TASK TO COMPLETE
Give the data again in full, with every character unchanged.
***
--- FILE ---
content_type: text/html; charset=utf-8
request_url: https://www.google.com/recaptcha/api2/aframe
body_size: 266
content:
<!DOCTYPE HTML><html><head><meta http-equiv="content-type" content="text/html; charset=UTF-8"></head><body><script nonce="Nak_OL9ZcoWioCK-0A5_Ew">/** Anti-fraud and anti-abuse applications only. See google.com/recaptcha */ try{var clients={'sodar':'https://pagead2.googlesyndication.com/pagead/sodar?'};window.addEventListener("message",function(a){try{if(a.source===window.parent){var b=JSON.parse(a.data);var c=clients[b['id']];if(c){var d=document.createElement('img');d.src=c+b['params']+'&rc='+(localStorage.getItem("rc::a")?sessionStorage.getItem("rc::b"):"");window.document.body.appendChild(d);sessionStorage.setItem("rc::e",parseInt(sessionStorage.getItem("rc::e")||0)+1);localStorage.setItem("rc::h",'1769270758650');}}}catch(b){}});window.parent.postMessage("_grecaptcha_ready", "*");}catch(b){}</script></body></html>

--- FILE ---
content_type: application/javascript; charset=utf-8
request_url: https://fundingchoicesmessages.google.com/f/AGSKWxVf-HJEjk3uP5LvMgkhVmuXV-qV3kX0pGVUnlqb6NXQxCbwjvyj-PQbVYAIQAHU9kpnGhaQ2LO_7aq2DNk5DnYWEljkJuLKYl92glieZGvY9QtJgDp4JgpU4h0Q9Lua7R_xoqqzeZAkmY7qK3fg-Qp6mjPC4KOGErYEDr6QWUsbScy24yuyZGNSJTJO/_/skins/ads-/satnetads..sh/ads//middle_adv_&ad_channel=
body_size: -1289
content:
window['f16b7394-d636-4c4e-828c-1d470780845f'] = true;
***
EXERCISE RESULT
--- FILE ---
content_type: text/html; charset=utf-8
request_url: https://www.google.com/recaptcha/api2/aframe
body_size: 266
content:
<!DOCTYPE HTML><html><head><meta http-equiv="content-type" content="text/html; charset=UTF-8"></head><body><script nonce="Nak_OL9ZcoWioCK-0A5_Ew">/** Anti-fraud and anti-abuse applications only. See google.com/recaptcha */ try{var clients={'sodar':'https://pagead2.googlesyndication.com/pagead/sodar?'};window.addEventListener("message",function(a){try{if(a.source===window.parent){var b=JSON.parse(a.data);var c=clients[b['id']];if(c){var d=document.createElement('img');d.src=c+b['params']+'&rc='+(localStorage.getItem("rc::a")?sessionStorage.getItem("rc::b"):"");window.document.body.appendChild(d);sessionStorage.setItem("rc::e",parseInt(sessionStorage.getItem("rc::e")||0)+1);localStorage.setItem("rc::h",'1769270758650');}}}catch(b){}});window.parent.postMessage("_grecaptcha_ready", "*");}catch(b){}</script></body></html>

--- FILE ---
content_type: application/javascript; charset=utf-8
request_url: https://fundingchoicesmessages.google.com/f/AGSKWxVf-HJEjk3uP5LvMgkhVmuXV-qV3kX0pGVUnlqb6NXQxCbwjvyj-PQbVYAIQAHU9kpnGhaQ2LO_7aq2DNk5DnYWEljkJuLKYl92glieZGvY9QtJgDp4JgpU4h0Q9Lua7R_xoqqzeZAkmY7qK3fg-Qp6mjPC4KOGErYEDr6QWUsbScy24yuyZGNSJTJO/_/skins/ads-/satnetads..sh/ads//middle_adv_&ad_channel=
body_size: -1289
content:
window['f16b7394-d636-4c4e-828c-1d470780845f'] = true;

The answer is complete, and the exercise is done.